_SOURCE EXTRACT_
== Segment start ==
S: REPORT #19 [APPEN-JAC-S]
The so-called “Smith Syndicate Incident” is filed with the number A-00001 in
the Killer7-related data.
Whether by chance or by fate, the men and women who shared the last name
“Smith” were gathered in a cheap hotel, in the south of France, and they were
all murdered. It’s obvious who killed them: Emir Parkreiner, also known as
“the Bloody Heartland.” He was a peerless murderer, who slew 300 people in the
U.S. and Europe. Even though these murders happened fifteen years ago, Park-
reiner still has not been apprehended.
(The dates clearly do not match up, but my purpose is not to connect the two games directly. I already explained how that is impossible. What I am trying to point out, is how in the original build of the game, there likely was a connection.)
So both Step and Emir, were stationed in France and looked quite similar.
When Garcian/Emir finally reaches the Union Hotel, he is greeted by Edo Macallister from FSR.
While in the finished game this rapresents a fan-servicing cameo and not much else. When taking into account the FSR connection, it would make perfect sense for Step to be aware of Edo. As he would be in possession of Sumio Mondo’s memories.
Edo Macallister, along with the rest of the Hotel’s staff, is eagerly awaiting Step’s return by the end of FSR. As per why that would make any sort of sense, I will link to the My thoughts on the “Time Loop” page.
Moreover, in the Japanese version of Killer7, Emir Parkreiner’s social security code is ELBOW. (Which was changed to EAGLE in the international version.)
Implying that ELBOW had something to do with creating his identity. Which would make perfect sense, considering that Step Sding was part of ELBOW’s Euro Maspro.
Emir’s awakening as the bloody heartland, also bears some distinct similarities with the awakening of Kamui within ethnic Sundances, and byproducts of the Kamui & Euro Maspro.
The mentions in the HiK7 handbook timeline of an Emir Parkreiner somehow doing crimes in the 50s. I believe to be similar in nature to the idea of Kamui Uehara. A legendary killer after whose personality the new generation of children was based on.
[ 1955 ]
The Union 7 attended a secret meeting at the Union Hotel, which was called
“the Yakumo Secret Meeting.” They were killed by a serial murderer, though
the whole incident was hushed up. The affair was called “Killer7.”
On the rooftop of the Union Hotel, Harman Smith met a dying boy with three
eyes. The boy was Emir Parkreiner.
== Segment end ==
_WHAT YOU WILL DO_
(1) Transcribe the passage of the Killer7 text from "Implying that ELBOW" to "ELBOW’s Euro Maspro.".
(2) Answer these questions using the Killer7 text:
(a) Under what number is the "Smith Syndicate Incident" filed?
(b) Who greets Garcian/Emir when he reaches the Union Hotel?
(c) What is Emir Parkreiner's social security code in the Japanese version of Killer7?

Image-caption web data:
== Segment start ==
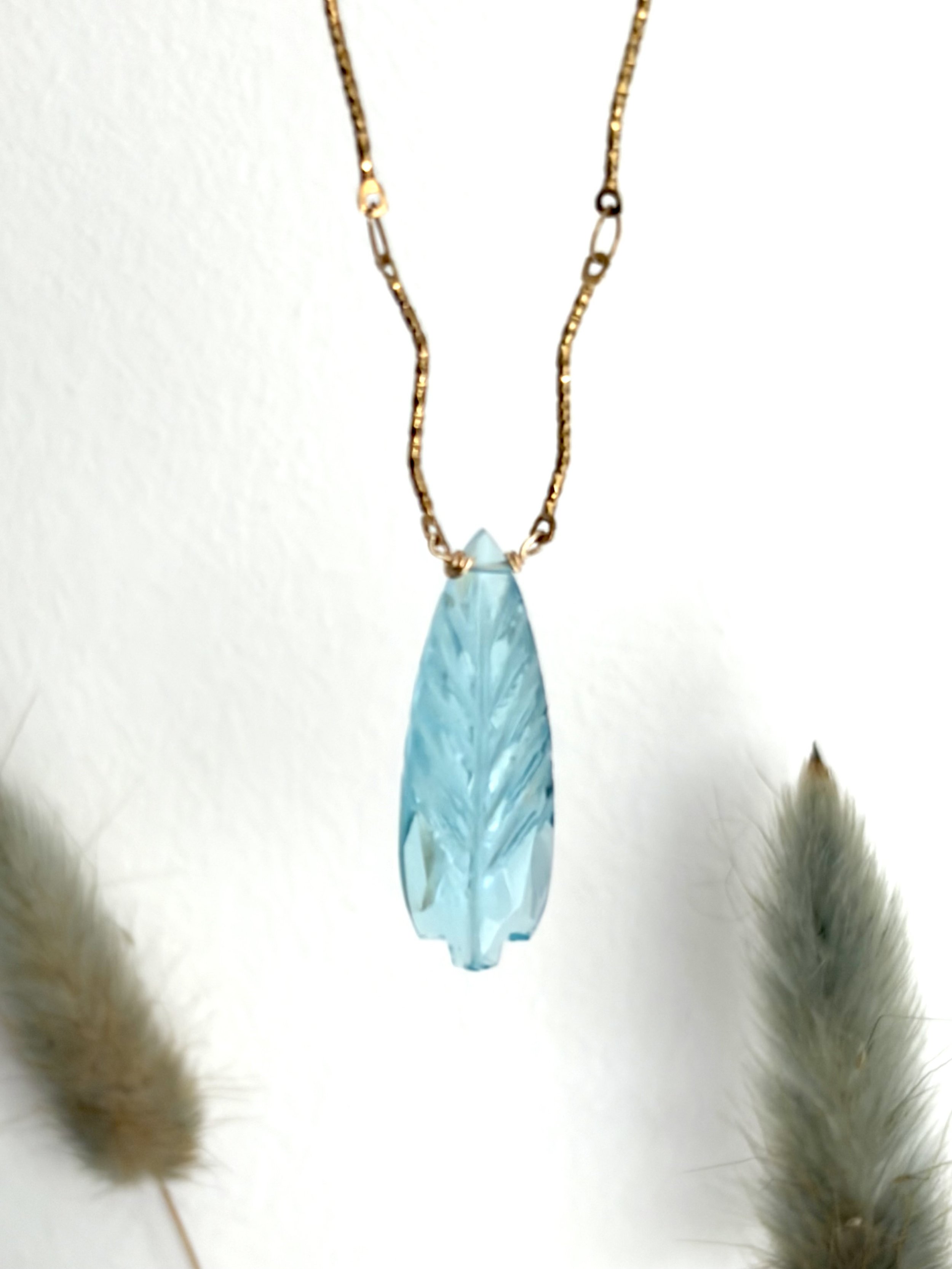 Collier LEAF Topaze bleue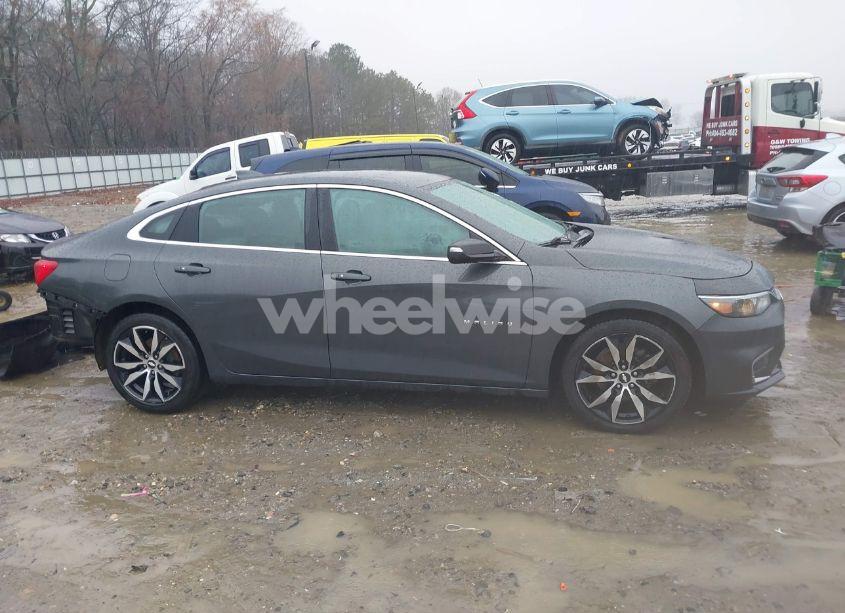 Photo 14 of 2017 Chevrolet Malibu 1LT (VIN 1G1ZE5STXHF282789)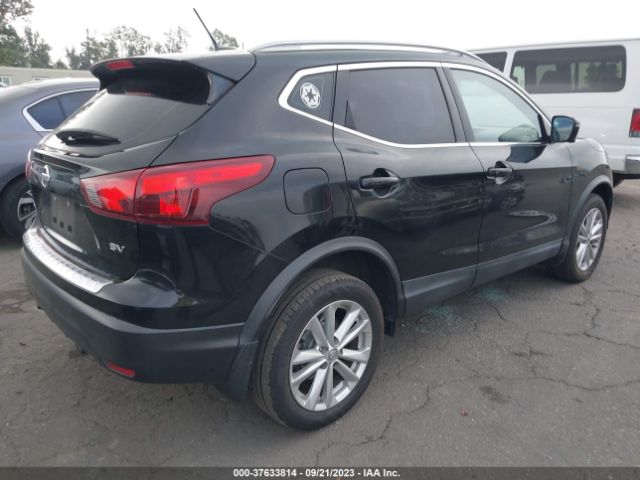 JN1BJ1CP7JW184990 Nissan Rogue Sport Sv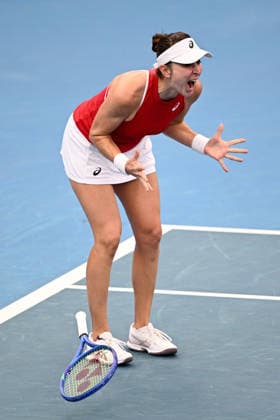 TENNIS UNITED CUP SYDNEY, Belinda Bencic of Switzerland celebrates defeating Elise Mertens oif Belgium during the semi final between Switzerland and Belgium in the 2026 United Cup at Ken Rosewall Arena in Sydney, Saturday, January 10, 2026. ( NO ARCHIVING, EDITORIAL USE ONLY SYDNEY NEW SOUTH WALES AUSTRALIA  Copyright: xDANxHIMBRECHTSx 20260110151080605462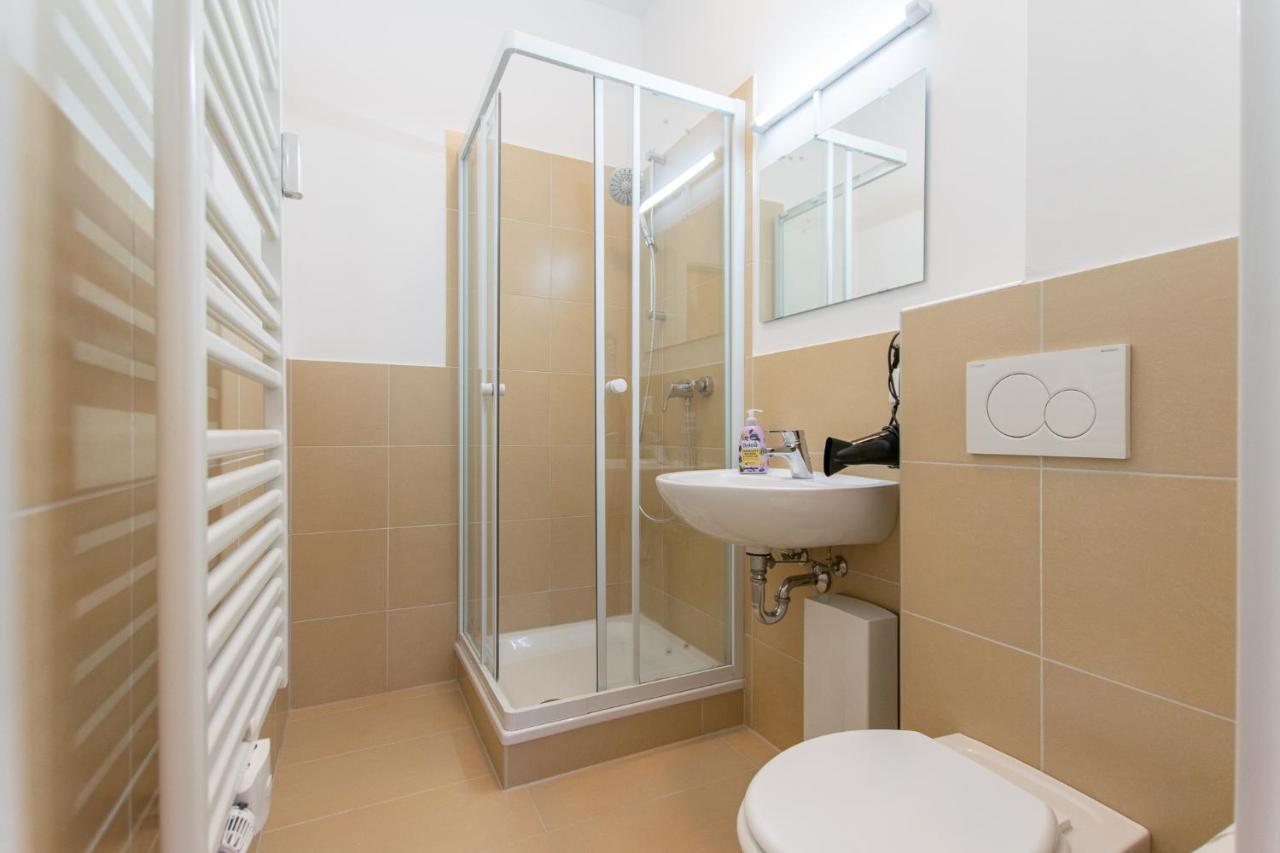 Raj Living - 1 Or 4 Room Apartments - 15 Min To Messe Dus - 10 Min Old Town Dus Düsseldorf Exterior foto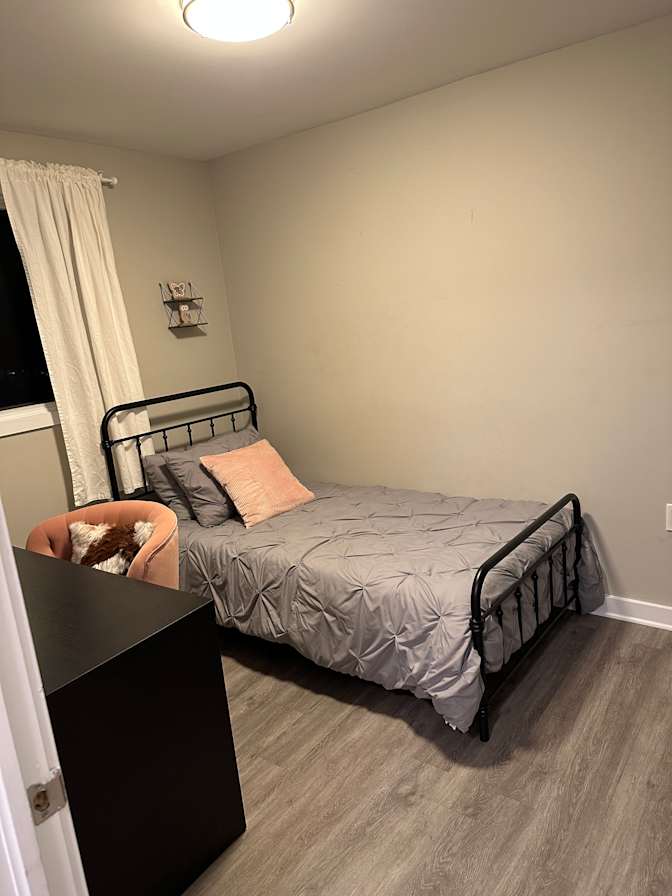 Cay's room
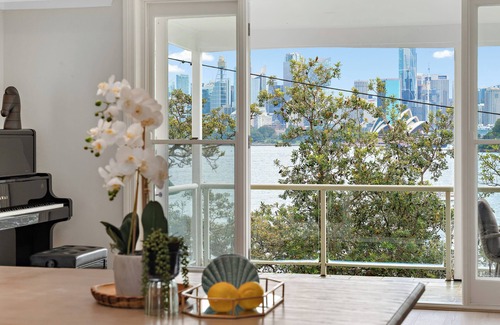 Cremorne Point House | Harbourfront Haven –4BR Retreat with Stunning Views of Sydney’s Iconic Landmarks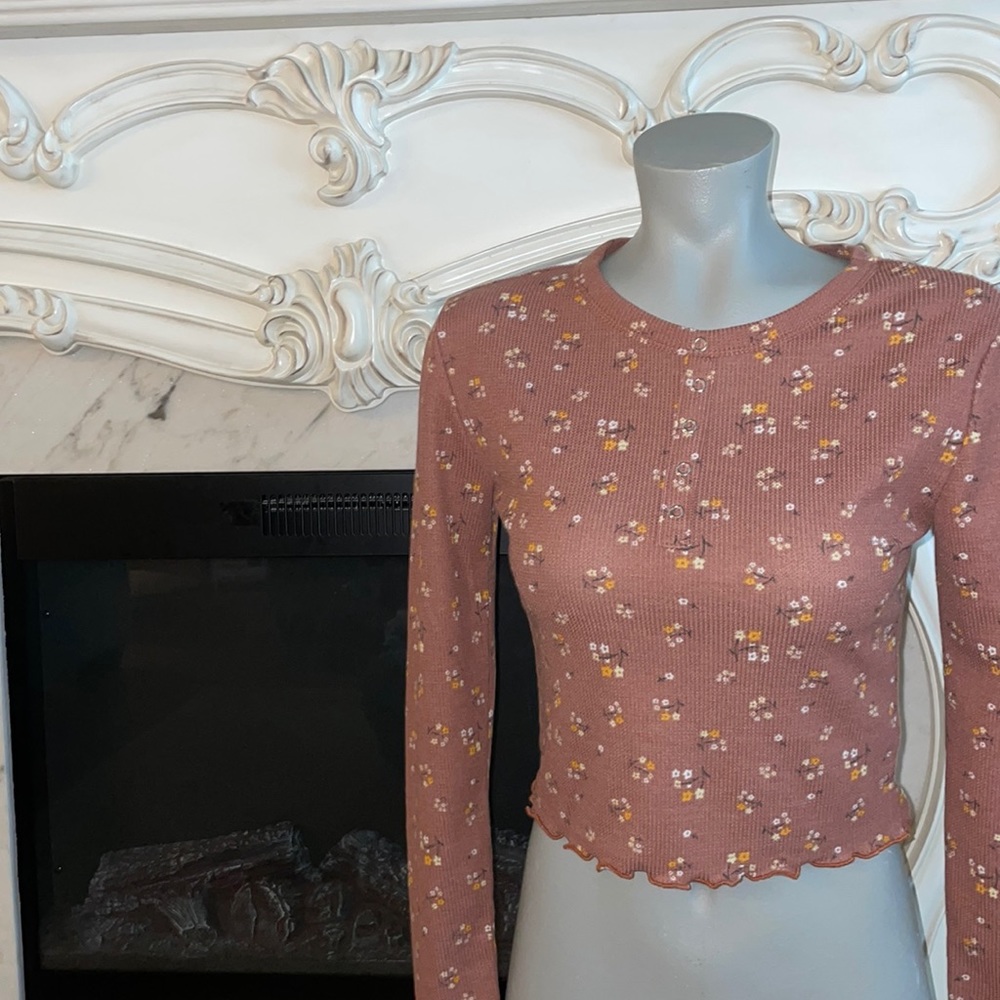 🎉Host Pick! 🎉 Popular 21 crop top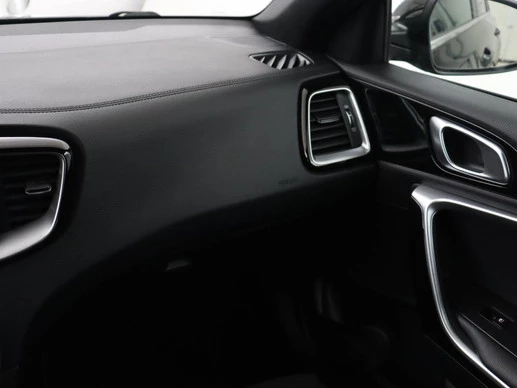 Kia Ceed - Afbeelding 26 van 30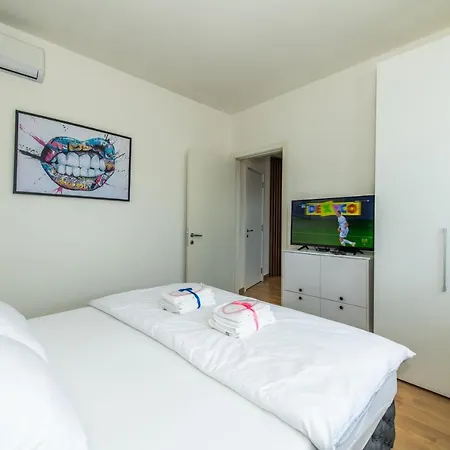 Apartman Luxury In Waterfront With Views *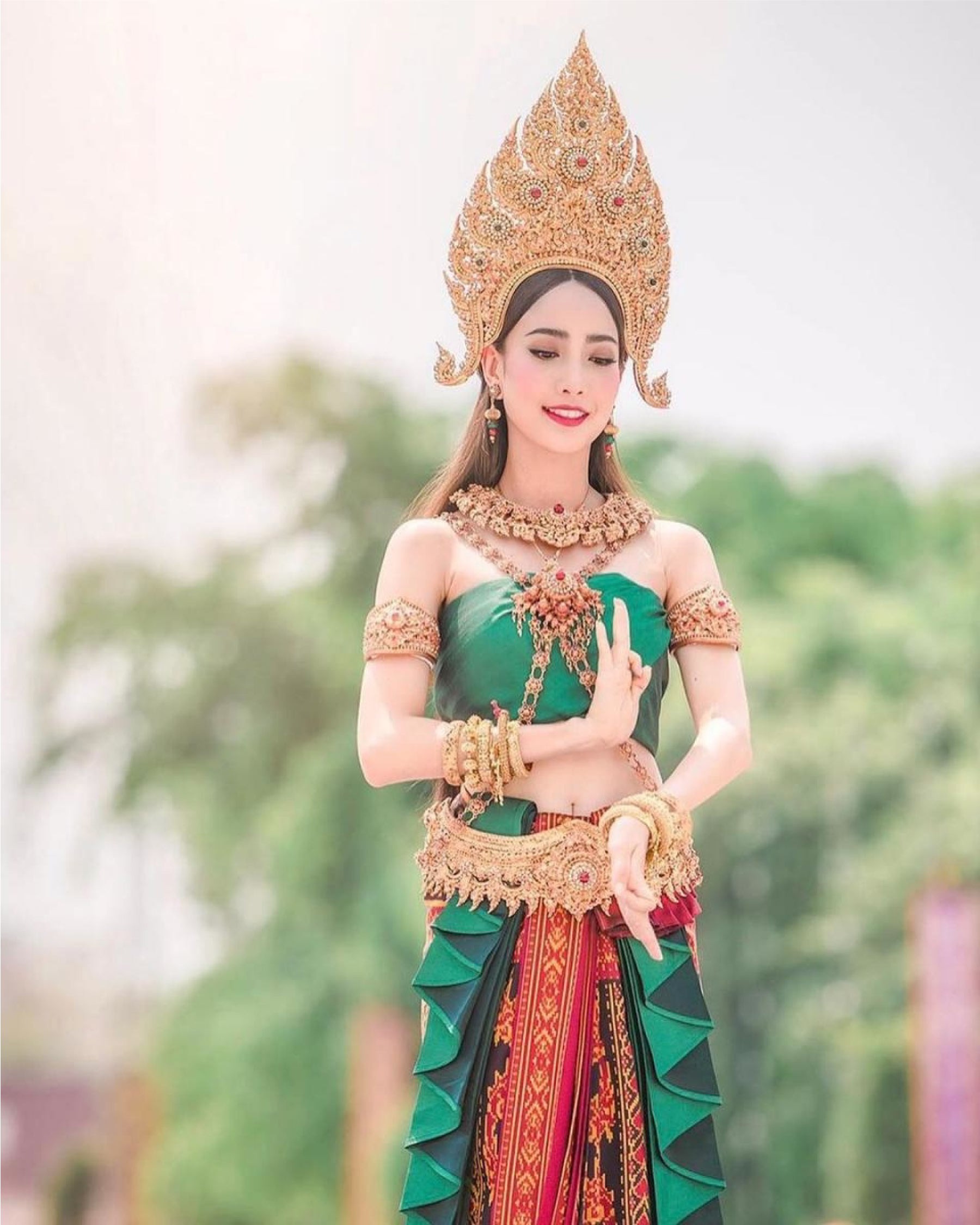 Những Điều Bạn Cần Về Trang Phục Truyền Thống Thái Lan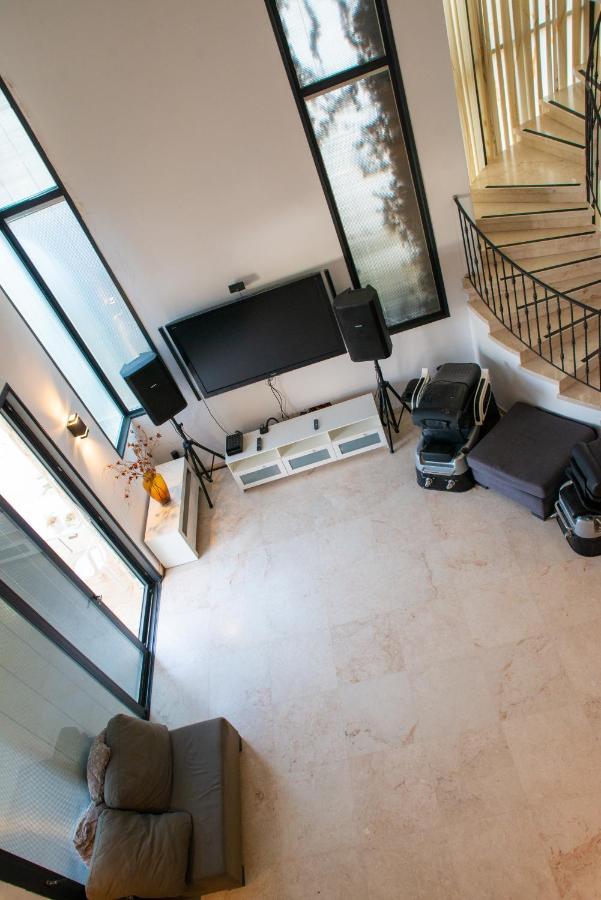 Grace Holon Villa & Pool Zewnętrze zdjęcie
== Segment end ==
_RESPONSES IN ORDER_
(1)
Implying that ELBOW had something to do with creating his identity. Which would make perfect sense, considering that Step Sding was part of ELBOW’s Euro Maspro.

(2)
(a) A-00001
(b) Edo Macallister from FSR
(c) ELBOW